I poured four iced teas and leaned against the counter sipping mine while Gram served peach cobbler. I hadn’t had breakfast yet, but the thought of food—any kind of food—made my stomach turn.

“Nathan hasn’t called, has he?” I finally asked when I couldn’t stand it anymore. My cell still showed no calls or text messages, and I thought maybe he’d called the house.

Gram shook her head. “No, dear. I haven’t heard anything.”

“Who’s Nathan?” Dad asked, sitting a little straighter in his chair as he fingered his glass.

The boy that I love.

Just then, a loud rap sounded on the back door that Nate always used and my heart nearly beat out of my chest as I watched it slowly open.

Nathan strode into the kitchen, his tall, lean form still in the wrinkled, dirty clothes he’d worn the day before. He hadn’t shaved in a few days, and his jaw was shadowed while his hair was a wild mess—a hot, sexy, wild mess that haloed his head in burnished waves.
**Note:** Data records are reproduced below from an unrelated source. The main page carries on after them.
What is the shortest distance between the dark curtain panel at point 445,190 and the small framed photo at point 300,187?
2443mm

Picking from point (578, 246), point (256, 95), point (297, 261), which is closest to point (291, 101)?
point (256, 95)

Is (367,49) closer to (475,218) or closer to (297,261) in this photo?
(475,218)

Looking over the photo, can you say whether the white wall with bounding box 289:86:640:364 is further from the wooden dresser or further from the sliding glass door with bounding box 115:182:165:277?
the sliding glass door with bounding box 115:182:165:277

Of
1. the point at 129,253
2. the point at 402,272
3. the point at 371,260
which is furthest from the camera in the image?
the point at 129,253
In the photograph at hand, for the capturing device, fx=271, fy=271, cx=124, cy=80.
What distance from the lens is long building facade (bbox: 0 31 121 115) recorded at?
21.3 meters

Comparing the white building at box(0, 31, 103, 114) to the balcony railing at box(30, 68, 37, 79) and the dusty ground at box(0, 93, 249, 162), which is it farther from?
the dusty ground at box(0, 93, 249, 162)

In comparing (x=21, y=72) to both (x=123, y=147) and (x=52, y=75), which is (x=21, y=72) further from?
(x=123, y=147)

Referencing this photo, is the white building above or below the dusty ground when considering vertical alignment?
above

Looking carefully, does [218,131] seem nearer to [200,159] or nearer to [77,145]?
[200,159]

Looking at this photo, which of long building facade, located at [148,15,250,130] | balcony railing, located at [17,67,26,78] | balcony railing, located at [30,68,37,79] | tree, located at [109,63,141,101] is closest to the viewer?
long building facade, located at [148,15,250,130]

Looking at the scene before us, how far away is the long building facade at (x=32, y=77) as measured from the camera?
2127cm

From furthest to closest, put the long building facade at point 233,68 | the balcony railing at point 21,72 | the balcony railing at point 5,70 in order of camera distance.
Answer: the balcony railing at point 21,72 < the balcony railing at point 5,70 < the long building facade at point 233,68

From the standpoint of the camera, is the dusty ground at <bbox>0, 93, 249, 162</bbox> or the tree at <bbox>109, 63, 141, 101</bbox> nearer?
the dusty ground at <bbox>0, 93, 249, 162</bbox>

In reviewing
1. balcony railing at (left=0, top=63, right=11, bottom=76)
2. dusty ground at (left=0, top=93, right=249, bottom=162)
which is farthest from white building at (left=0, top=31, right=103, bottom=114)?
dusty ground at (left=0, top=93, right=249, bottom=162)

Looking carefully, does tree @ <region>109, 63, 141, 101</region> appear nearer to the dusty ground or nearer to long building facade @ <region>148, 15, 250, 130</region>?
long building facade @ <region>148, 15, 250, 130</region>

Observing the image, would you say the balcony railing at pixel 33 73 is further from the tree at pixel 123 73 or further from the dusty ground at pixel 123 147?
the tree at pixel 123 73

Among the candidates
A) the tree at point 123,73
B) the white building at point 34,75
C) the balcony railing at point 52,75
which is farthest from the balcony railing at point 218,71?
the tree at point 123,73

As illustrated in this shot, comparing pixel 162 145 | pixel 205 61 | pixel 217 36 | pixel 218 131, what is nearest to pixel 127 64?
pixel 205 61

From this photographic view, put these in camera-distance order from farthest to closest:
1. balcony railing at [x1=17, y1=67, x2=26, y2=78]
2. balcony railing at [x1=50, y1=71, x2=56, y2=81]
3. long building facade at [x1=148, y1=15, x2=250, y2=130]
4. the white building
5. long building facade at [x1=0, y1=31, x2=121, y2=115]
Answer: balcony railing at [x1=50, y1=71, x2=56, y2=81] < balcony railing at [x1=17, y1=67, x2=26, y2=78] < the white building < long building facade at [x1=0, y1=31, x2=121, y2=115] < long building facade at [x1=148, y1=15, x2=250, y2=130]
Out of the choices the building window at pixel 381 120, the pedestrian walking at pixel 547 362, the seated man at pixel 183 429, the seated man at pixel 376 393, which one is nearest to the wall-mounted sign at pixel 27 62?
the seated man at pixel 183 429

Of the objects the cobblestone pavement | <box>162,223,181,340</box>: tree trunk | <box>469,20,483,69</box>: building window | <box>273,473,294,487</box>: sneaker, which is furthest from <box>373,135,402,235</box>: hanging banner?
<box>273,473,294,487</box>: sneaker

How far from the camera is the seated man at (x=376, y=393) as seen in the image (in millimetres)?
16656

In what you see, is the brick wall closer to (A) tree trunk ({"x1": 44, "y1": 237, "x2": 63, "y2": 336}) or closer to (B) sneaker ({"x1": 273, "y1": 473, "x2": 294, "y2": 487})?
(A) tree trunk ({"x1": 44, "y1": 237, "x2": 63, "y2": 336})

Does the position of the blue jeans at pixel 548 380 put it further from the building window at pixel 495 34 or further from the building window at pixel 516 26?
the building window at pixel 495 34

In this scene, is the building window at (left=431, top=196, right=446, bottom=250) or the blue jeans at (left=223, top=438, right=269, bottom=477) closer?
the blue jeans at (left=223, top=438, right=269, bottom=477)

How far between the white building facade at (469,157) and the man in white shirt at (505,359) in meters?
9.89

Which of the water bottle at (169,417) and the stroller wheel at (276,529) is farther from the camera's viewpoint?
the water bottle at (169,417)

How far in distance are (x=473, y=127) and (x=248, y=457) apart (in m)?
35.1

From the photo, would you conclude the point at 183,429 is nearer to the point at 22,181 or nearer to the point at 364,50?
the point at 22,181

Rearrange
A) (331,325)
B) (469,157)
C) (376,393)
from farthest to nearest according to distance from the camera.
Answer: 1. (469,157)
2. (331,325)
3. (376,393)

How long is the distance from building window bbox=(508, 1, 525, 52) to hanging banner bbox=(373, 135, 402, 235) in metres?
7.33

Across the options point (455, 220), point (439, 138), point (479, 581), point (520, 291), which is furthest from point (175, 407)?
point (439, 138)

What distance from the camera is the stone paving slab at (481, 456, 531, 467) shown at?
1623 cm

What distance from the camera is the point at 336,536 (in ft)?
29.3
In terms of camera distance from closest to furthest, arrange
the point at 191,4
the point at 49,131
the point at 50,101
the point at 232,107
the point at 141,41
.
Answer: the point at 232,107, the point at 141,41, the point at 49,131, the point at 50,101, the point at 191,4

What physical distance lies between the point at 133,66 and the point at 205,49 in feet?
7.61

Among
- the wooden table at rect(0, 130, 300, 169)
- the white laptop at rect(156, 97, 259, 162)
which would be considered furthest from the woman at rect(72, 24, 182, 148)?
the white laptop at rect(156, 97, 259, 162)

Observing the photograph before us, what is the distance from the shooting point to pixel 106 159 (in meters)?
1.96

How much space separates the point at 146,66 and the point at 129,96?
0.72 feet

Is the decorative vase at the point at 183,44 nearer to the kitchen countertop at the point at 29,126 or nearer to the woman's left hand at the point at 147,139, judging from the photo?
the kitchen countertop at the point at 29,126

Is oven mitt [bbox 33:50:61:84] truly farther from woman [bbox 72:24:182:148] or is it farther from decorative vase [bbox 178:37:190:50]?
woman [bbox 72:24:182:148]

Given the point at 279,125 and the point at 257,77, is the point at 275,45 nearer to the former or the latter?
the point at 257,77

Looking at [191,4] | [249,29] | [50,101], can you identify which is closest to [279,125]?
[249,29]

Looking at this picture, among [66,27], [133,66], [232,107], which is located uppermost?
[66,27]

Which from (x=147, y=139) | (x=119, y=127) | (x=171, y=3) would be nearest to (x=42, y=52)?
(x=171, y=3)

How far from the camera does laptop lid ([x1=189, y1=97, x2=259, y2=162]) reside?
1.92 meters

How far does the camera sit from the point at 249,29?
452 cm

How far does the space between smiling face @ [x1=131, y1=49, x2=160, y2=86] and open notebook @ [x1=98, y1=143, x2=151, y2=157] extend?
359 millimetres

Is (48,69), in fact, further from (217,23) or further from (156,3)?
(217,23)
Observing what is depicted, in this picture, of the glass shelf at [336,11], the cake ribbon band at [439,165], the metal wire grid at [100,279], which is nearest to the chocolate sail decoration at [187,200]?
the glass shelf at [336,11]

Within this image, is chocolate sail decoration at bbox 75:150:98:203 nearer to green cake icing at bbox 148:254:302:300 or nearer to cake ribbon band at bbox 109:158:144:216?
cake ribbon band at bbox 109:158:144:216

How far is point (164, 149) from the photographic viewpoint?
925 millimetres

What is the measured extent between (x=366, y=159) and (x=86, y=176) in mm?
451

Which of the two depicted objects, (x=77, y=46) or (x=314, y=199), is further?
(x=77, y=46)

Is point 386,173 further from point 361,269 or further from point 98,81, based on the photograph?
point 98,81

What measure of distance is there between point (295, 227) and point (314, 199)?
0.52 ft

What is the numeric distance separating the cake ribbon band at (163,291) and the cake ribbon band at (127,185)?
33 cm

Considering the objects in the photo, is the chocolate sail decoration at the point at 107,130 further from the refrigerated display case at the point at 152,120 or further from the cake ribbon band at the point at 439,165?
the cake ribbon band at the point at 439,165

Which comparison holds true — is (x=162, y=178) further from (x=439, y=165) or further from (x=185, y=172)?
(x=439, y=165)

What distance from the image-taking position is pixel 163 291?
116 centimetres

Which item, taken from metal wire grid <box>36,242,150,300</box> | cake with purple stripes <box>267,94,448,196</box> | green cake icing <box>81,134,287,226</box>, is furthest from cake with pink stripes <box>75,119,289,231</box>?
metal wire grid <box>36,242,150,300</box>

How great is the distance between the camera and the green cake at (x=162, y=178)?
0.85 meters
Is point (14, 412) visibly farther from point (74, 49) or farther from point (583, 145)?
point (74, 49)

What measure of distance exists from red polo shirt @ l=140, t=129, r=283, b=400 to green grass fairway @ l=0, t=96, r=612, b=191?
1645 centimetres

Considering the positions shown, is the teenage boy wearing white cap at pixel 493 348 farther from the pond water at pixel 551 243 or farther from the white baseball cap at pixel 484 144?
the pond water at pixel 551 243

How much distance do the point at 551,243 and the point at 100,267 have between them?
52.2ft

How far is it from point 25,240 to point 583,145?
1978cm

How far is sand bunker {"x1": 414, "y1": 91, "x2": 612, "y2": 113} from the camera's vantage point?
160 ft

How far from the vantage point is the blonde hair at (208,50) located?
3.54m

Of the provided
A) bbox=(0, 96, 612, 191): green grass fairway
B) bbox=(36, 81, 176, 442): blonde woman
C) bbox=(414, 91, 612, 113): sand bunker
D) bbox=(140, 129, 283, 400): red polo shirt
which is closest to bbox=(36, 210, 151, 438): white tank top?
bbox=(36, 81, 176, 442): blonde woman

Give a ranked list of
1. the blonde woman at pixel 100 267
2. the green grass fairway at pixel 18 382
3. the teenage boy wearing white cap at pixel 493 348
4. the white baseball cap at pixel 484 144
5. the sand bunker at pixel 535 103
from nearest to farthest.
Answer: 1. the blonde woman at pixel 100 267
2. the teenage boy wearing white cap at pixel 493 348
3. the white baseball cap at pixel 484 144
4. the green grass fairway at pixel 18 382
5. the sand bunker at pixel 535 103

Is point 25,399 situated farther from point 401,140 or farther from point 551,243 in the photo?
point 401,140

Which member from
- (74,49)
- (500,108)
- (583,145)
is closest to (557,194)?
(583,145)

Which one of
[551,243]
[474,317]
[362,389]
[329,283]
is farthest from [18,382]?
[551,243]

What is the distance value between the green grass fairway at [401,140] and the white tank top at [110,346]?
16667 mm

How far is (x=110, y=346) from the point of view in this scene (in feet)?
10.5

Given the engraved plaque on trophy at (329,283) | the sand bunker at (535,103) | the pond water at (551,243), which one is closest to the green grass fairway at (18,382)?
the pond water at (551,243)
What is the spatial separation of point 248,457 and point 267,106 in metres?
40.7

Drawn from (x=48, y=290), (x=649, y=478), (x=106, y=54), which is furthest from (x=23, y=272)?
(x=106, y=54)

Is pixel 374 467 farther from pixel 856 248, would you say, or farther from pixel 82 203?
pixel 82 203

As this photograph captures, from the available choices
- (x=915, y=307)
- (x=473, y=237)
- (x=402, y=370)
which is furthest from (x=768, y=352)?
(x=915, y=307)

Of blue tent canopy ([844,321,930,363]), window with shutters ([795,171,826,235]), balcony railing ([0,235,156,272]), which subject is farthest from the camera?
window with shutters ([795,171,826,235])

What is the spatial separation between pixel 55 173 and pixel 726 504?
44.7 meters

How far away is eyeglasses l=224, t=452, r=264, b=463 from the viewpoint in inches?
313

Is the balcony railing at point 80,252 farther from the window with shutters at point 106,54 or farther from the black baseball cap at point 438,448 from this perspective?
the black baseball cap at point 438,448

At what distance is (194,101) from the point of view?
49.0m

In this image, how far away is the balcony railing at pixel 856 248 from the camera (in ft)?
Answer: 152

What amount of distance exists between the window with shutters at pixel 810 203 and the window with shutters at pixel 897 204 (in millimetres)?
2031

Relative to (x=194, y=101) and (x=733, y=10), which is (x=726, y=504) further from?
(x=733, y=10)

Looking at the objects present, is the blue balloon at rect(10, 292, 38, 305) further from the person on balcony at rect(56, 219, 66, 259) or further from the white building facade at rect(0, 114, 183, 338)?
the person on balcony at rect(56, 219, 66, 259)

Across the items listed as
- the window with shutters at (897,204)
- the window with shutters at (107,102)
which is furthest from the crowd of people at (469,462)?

Burnished waves that I wanted to touch.

He pulled up short and my heart turned over when I saw how tired he looked.

“Hey,” I said softly.

He held my gaze for several, long seconds and then attempted a smile. “Hey.” Shoving his hands into the front of his jeans, he slowly looked around the room.

“Nathan,” Gram interrupted, “you look exhausted. Have you eaten?”

He shook his head. “I’m not really hungry, thanks, Mrs. Blackwell.”

He glanced around the room and cleared his throat. “I didn’t know you had company.” And then he turned. “I should go.”

I sprang forward. “Nathan, no. Wait.”

I was at his side in an instant, my hands reaching for him. Needing him. And when I slid my arms around his waist, I felt his muscles release and he sagged against me.

It was as if we were the only two people in the room. Heck, in the entire universe. He was all I was aware of and I glanced up at him, eyes searching, needing to know.

And like we were a part of each other, I didn’t have to ask.

“He made it through the night and they think…” Nathan blew out a long breath. “They think that he’s going to beat the infection.”